Top of Records for the exercise
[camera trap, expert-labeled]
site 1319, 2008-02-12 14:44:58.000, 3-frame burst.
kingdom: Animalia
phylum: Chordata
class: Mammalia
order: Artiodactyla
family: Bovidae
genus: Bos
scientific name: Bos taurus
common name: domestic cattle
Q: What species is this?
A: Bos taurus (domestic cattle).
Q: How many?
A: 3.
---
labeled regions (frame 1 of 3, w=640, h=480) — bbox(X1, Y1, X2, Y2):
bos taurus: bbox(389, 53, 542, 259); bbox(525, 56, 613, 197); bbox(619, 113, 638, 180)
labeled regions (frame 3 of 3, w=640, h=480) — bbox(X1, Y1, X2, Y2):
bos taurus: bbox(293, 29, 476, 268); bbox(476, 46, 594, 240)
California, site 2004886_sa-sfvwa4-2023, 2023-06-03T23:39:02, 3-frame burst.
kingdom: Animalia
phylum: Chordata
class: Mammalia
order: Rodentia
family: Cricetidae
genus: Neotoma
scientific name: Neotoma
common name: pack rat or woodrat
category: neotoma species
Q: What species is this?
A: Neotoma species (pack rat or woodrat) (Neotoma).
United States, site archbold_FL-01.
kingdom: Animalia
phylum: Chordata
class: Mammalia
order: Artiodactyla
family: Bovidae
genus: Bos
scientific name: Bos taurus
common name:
Bottom of Records for the exercise
* [Exercise directions] Copy each line of the listing that carries the word "species".

* [Response box]
Q: What species is this?
category: neotoma species
Q: What species is this?
A: Neotoma species (pack rat or woodrat) (Neotoma).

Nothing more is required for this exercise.